Rehabilitation is the theory associated with the Idealist temperament and is the most refined of all four. To execute it properly, you have to inflict the exact same amount of harm the offender inflicted on you and of the exact same kind.

You say, essentially: “You hurt me greatly. But you don’t seem to care too much. Let me make you feel exactly as you made me feel, and maybe then you’ll understand how evil your actions were.” You do this for the sake of the offender, to reform him, to make him a better person.

This requires interpersonal utility comparisons which is subtle and tricky.

Retribution is the Guardian punishment. It, too, requires proportionality, but it’s more flexible, needing only the same amount of harm but not the same kind of harm. The case of theft is easiest and where retributive punishment is most similar to rehabilitative. Smith stole $2,000 from Jones, so Smith should first offer restitution to Jones, i.e., give the money back, but then he should also be punished extra with a $2,000 fine to paid to the government. However, the fine could in this case be replaced with, say, 30 days in jail.

Retribution is “justice.” Punishment inflicted for this reason is what the criminal “deserves.” The harm to the victim is fully deflected and is 100% redirected back onto the criminal in the manner of Newton’s third law. The proper cosmic order of things is thereby restored.

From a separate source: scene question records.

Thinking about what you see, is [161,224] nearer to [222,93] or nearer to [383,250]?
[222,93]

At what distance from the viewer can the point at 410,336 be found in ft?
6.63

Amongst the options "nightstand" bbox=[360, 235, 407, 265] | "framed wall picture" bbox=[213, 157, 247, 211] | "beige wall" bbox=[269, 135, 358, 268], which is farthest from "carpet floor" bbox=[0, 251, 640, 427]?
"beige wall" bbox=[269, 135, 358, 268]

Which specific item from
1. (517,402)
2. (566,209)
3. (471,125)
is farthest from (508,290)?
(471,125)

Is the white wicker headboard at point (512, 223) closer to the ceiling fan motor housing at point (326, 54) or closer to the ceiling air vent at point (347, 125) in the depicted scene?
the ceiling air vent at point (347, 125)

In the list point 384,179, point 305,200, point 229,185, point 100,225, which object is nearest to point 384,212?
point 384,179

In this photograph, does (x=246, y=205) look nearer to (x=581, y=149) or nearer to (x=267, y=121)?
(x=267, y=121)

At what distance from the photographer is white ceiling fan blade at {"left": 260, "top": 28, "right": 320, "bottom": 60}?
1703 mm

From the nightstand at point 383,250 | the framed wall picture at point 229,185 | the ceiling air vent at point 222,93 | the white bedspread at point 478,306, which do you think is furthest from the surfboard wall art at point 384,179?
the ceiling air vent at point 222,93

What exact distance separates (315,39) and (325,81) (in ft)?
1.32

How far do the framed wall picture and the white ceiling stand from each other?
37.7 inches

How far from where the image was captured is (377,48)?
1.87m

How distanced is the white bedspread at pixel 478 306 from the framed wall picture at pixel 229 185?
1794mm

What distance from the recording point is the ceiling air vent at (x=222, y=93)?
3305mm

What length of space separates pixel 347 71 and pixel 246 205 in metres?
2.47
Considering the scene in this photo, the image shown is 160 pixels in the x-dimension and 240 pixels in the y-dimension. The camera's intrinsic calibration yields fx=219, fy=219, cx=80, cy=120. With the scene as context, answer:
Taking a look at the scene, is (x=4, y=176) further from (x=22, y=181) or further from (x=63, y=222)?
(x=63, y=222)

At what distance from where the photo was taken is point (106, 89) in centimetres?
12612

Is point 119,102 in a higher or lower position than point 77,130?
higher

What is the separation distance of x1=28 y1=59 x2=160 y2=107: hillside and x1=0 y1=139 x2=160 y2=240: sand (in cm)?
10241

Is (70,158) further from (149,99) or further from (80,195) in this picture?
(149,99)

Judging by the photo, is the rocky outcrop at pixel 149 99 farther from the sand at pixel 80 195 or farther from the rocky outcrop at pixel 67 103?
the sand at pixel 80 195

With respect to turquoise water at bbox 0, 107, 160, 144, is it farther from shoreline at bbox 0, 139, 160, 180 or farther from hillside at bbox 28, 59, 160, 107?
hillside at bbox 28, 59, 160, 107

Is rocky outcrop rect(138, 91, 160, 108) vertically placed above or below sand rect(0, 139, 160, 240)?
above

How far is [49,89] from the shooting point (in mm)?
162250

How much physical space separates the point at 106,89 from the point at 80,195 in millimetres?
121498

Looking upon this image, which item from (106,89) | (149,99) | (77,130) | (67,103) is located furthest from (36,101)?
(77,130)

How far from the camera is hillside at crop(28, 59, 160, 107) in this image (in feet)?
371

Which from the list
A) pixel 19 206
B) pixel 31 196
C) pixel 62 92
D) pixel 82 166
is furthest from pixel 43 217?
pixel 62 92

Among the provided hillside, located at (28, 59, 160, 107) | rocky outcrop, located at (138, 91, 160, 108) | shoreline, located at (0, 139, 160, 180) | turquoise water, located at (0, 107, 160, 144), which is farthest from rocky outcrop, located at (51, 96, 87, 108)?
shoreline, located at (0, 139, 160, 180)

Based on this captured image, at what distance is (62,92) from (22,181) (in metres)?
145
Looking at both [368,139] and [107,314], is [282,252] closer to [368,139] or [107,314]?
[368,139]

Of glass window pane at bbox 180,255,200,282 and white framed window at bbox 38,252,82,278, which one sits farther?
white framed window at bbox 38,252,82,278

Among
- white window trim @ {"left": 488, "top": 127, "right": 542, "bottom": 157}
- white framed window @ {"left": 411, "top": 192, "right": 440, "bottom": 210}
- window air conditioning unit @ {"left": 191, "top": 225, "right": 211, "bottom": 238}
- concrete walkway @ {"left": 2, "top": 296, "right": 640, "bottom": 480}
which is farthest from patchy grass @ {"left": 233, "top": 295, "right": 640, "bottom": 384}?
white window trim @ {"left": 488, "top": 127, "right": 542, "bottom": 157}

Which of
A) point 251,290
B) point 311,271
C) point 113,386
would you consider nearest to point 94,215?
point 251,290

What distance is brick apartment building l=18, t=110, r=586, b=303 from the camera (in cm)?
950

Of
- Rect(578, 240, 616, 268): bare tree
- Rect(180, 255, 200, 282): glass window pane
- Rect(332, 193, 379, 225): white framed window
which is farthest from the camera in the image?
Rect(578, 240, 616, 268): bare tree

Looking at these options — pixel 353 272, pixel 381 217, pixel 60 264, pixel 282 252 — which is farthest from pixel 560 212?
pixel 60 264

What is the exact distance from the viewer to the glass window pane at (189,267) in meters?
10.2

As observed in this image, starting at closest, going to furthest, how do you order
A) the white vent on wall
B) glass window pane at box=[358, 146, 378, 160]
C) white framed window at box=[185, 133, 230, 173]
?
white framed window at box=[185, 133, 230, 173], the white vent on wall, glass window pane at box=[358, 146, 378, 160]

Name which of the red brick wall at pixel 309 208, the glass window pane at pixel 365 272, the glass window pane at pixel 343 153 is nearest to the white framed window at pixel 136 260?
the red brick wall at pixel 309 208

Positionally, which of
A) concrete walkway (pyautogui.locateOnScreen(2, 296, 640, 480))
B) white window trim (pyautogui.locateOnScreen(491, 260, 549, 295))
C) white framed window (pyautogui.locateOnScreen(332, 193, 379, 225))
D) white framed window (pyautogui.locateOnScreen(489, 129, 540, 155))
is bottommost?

Deterrence, devised by Rationals to contain Barely Humans, no longer requires proportionality. However, it can feature it. A law stipulates a punishment of X years in prison for stealing a car. It so happens that without the law, car thefts would double; in other words, the law deters 50% of the relevant crime. In that case, from our utilitarian point of view, the harm spared to the victims must be balanced by the harm to the criminals from the state. X’s disutility should then be less than or equal to the average unhappiness felt by a car owner from having his car stolen.

It need not feature it, however. If (1) a fine of $10 deters 90% of car thefts, yet (2) 5 years in prison deters 90.1% of car thefts, then the former punishment is much better, since the thieves remain members of society whose happiness the legislator is trying to maximize. The harm to them from (2) is enormous, yet the social benefits are negligible. The cause of the greatest pleasure for the greatest number is better served with (1).

Condemnation, visited by Artisans upon Monsters, does not even require a crime! It’s not even punishment for any specific crime but preemptive social self-defense based upon a judge’s belief that the offender is totally depraved and will surely commit further crimes in the future. (In this case it differs from normal individual self-defense in the present.)